Stored data entries
-=-=-

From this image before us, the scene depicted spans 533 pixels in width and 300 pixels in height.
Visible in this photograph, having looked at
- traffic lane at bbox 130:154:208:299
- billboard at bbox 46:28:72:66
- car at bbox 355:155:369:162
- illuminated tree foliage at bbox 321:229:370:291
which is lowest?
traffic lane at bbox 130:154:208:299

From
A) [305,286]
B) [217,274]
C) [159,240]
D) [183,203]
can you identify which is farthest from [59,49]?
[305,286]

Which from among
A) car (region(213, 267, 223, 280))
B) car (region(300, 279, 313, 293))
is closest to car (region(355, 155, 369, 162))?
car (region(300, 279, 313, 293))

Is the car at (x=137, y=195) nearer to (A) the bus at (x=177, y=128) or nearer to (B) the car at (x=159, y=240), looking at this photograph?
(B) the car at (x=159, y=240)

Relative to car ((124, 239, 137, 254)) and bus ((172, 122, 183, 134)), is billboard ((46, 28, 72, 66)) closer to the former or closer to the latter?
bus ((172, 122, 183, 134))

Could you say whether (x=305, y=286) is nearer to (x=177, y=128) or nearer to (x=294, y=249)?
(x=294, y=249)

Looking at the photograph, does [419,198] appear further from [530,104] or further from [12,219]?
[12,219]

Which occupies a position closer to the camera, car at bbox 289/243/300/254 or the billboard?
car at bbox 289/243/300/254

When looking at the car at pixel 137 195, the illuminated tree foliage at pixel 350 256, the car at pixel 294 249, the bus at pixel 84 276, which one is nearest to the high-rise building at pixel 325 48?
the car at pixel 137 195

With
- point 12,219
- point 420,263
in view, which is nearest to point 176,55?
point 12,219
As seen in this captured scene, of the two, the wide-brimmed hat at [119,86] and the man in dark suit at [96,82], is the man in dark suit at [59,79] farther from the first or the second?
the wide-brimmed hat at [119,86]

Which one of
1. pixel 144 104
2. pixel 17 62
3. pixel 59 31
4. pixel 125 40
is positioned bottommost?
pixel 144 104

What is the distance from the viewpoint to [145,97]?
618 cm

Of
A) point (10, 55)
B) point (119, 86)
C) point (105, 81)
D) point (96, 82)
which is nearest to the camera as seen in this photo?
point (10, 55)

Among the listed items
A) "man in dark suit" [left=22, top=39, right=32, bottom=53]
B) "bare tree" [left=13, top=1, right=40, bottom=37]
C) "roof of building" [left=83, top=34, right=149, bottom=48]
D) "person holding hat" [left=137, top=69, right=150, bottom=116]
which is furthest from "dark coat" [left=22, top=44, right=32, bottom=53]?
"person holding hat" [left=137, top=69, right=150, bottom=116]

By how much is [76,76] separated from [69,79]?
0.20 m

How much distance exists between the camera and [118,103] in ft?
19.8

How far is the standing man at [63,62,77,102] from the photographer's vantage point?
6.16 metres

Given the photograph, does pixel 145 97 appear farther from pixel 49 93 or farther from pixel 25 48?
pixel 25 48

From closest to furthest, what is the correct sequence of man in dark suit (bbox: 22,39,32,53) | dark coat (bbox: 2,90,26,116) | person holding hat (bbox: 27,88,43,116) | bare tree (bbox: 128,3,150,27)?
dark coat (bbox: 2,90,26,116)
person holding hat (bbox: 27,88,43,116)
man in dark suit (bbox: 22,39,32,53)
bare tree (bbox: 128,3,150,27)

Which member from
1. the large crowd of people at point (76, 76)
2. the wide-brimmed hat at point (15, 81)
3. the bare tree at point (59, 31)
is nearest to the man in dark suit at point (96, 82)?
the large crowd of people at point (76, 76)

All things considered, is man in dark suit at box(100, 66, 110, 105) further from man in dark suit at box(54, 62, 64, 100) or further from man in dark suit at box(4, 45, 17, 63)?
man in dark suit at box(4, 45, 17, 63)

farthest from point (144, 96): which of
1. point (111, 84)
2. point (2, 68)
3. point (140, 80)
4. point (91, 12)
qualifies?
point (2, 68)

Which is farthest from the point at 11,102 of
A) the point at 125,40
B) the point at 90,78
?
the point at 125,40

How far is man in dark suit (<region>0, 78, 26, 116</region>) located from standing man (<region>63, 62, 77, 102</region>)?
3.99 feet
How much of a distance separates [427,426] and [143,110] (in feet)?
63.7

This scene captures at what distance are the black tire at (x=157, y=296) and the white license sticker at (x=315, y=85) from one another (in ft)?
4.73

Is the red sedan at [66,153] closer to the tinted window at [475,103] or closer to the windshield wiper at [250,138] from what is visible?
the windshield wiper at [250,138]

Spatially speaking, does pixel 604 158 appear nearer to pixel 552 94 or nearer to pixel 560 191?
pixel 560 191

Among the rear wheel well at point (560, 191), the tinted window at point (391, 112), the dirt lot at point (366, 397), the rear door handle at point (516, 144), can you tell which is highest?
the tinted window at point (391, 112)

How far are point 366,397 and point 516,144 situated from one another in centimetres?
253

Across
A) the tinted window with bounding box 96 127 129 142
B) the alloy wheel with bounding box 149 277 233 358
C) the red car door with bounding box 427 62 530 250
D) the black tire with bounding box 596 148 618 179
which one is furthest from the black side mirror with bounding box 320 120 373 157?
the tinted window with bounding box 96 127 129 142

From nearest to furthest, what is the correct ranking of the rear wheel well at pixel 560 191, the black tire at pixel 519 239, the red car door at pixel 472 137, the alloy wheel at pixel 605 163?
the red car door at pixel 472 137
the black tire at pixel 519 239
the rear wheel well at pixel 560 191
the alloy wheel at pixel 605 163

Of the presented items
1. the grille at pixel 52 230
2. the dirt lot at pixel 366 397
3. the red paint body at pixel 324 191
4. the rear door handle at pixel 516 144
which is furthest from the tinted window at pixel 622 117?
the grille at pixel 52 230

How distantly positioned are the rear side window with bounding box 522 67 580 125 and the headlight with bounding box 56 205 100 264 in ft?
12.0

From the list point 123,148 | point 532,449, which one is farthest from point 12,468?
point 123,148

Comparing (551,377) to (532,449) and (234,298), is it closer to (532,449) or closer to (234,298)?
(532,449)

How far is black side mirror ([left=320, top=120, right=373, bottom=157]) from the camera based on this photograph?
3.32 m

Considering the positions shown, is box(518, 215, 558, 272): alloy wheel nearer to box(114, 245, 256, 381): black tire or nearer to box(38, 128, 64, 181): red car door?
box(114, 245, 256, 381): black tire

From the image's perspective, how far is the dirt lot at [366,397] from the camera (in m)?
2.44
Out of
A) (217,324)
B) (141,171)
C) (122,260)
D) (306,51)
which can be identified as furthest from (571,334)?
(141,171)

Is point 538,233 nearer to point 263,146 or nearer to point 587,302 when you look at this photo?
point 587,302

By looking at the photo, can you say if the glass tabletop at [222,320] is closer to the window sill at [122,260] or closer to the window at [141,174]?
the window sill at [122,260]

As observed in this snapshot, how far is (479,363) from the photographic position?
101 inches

-=-=-

> **What to do**
Rewrite all of the data above, putting "signboard" wherever "billboard" appears and leaving everything else the same.

> **Finished answer**
From this image before us, the scene depicted spans 533 pixels in width and 300 pixels in height.
Visible in this photograph, having looked at
- traffic lane at bbox 130:154:208:299
- signboard at bbox 46:28:72:66
- car at bbox 355:155:369:162
- illuminated tree foliage at bbox 321:229:370:291
which is lowest?
traffic lane at bbox 130:154:208:299

From
A) [305,286]
B) [217,274]
C) [159,240]
D) [183,203]
can you identify which is farthest from [59,49]?
[305,286]

Which from among
A) car (region(213, 267, 223, 280))
B) car (region(300, 279, 313, 293))
is closest to car (region(355, 155, 369, 162))?
car (region(300, 279, 313, 293))

Is the car at (x=137, y=195) nearer to (A) the bus at (x=177, y=128) or nearer to (B) the car at (x=159, y=240), looking at this photograph?
(B) the car at (x=159, y=240)

Relative to car ((124, 239, 137, 254)) and bus ((172, 122, 183, 134)), is signboard ((46, 28, 72, 66)) closer to the former or closer to the latter?
bus ((172, 122, 183, 134))

Could you say whether (x=305, y=286) is nearer to (x=177, y=128) or nearer to (x=294, y=249)?
(x=294, y=249)

Looking at the photograph, does [419,198] appear further from [530,104] or further from [12,219]?
[12,219]

Which occupies a position closer to the camera, car at bbox 289/243/300/254 or the signboard?
car at bbox 289/243/300/254

When looking at the car at pixel 137 195, the illuminated tree foliage at pixel 350 256, the car at pixel 294 249, the bus at pixel 84 276, which one is nearest to the high-rise building at pixel 325 48?
the car at pixel 137 195

With
- point 12,219
- point 420,263
in view, which is nearest to point 176,55?
point 12,219
As seen in this captured scene, of the two, the wide-brimmed hat at [119,86] and the man in dark suit at [96,82], is the man in dark suit at [59,79] farther from the first or the second?
the wide-brimmed hat at [119,86]

Which one of
1. pixel 144 104
2. pixel 17 62
3. pixel 59 31
4. pixel 125 40
is positioned bottommost?
pixel 144 104

What is the distance from the viewpoint to [145,97]?
618 cm

Of
A) point (10, 55)
B) point (119, 86)
C) point (105, 81)
D) point (96, 82)
which is nearest to the camera as seen in this photo?
point (10, 55)

Among the listed items
A) "man in dark suit" [left=22, top=39, right=32, bottom=53]
B) "bare tree" [left=13, top=1, right=40, bottom=37]
C) "roof of building" [left=83, top=34, right=149, bottom=48]
D) "person holding hat" [left=137, top=69, right=150, bottom=116]
which is furthest from "dark coat" [left=22, top=44, right=32, bottom=53]?
"person holding hat" [left=137, top=69, right=150, bottom=116]

By how much is [76,76] separated from [69,79]?
0.20 m

How much distance exists between the camera and [118,103] in ft?
19.8

How far is the standing man at [63,62,77,102] from the photographer's vantage point?
6.16 metres

Given the photograph, does pixel 145 97 appear farther from pixel 49 93 or farther from pixel 25 48?
pixel 25 48

From closest to furthest, what is the correct sequence of man in dark suit (bbox: 22,39,32,53) | dark coat (bbox: 2,90,26,116) | person holding hat (bbox: 27,88,43,116) | bare tree (bbox: 128,3,150,27)?
dark coat (bbox: 2,90,26,116)
person holding hat (bbox: 27,88,43,116)
man in dark suit (bbox: 22,39,32,53)
bare tree (bbox: 128,3,150,27)

Which member from
1. the large crowd of people at point (76, 76)
2. the wide-brimmed hat at point (15, 81)
3. the bare tree at point (59, 31)
is nearest to the man in dark suit at point (96, 82)?
the large crowd of people at point (76, 76)

All things considered, is man in dark suit at box(100, 66, 110, 105) further from man in dark suit at box(54, 62, 64, 100) or further from man in dark suit at box(4, 45, 17, 63)?
man in dark suit at box(4, 45, 17, 63)

farthest from point (144, 96): which of
1. point (111, 84)
2. point (2, 68)
3. point (140, 80)
4. point (91, 12)
qualifies?
point (2, 68)

Which is farthest from the point at 11,102 of
A) the point at 125,40
B) the point at 90,78
?
the point at 125,40

How far is man in dark suit (<region>0, 78, 26, 116</region>) located from standing man (<region>63, 62, 77, 102</region>)?
3.99 feet
How much of a distance separates [427,426] and [143,110] (in feet)?
63.7

This scene captures at what distance are the black tire at (x=157, y=296) and the white license sticker at (x=315, y=85) from one another (in ft)?
4.73

Is the red sedan at [66,153] closer to the tinted window at [475,103] or closer to the windshield wiper at [250,138] from what is visible?
the windshield wiper at [250,138]

Spatially speaking, does pixel 604 158 appear nearer to pixel 552 94 or nearer to pixel 560 191?
pixel 560 191

Among the rear wheel well at point (560, 191), the tinted window at point (391, 112), the dirt lot at point (366, 397), the rear door handle at point (516, 144), can you tell which is highest?
the tinted window at point (391, 112)

How far are point 366,397 and point 516,144 situated from one another in centimetres?
253

Across
A) the tinted window with bounding box 96 127 129 142
B) the alloy wheel with bounding box 149 277 233 358
C) the red car door with bounding box 427 62 530 250
D) the black tire with bounding box 596 148 618 179
which one is furthest from the black side mirror with bounding box 320 120 373 157?
the tinted window with bounding box 96 127 129 142

From nearest to furthest, what is the correct ranking of the rear wheel well at pixel 560 191, the black tire at pixel 519 239, the red car door at pixel 472 137, the alloy wheel at pixel 605 163?
the red car door at pixel 472 137
the black tire at pixel 519 239
the rear wheel well at pixel 560 191
the alloy wheel at pixel 605 163

Of the presented items
1. the grille at pixel 52 230
2. the dirt lot at pixel 366 397
3. the red paint body at pixel 324 191
4. the rear door handle at pixel 516 144
which is furthest from the tinted window at pixel 622 117?
the grille at pixel 52 230

How distantly positioned are the rear side window with bounding box 522 67 580 125 and the headlight with bounding box 56 205 100 264 in ft?
12.0

From the list point 123,148 | point 532,449, which one is farthest from point 12,468?
point 123,148

Comparing (551,377) to (532,449) and (234,298), is it closer to (532,449) or closer to (234,298)?
(532,449)

How far is black side mirror ([left=320, top=120, right=373, bottom=157]) from the camera based on this photograph?
3.32 m

Considering the positions shown, is box(518, 215, 558, 272): alloy wheel nearer to box(114, 245, 256, 381): black tire or nearer to box(38, 128, 64, 181): red car door?
box(114, 245, 256, 381): black tire

From the image's perspective, how far is the dirt lot at [366,397] from the camera (in m)?
2.44
Out of
A) (217,324)
B) (141,171)
C) (122,260)
D) (306,51)
which can be identified as furthest from (571,334)?
(141,171)

Is point 538,233 nearer to point 263,146 or nearer to point 587,302 when you look at this photo?
point 587,302

By looking at the photo, can you say if the glass tabletop at [222,320] is closer to the window sill at [122,260] or closer to the window at [141,174]?
the window sill at [122,260]

As observed in this snapshot, how far is (479,363) from the photographic position?
101 inches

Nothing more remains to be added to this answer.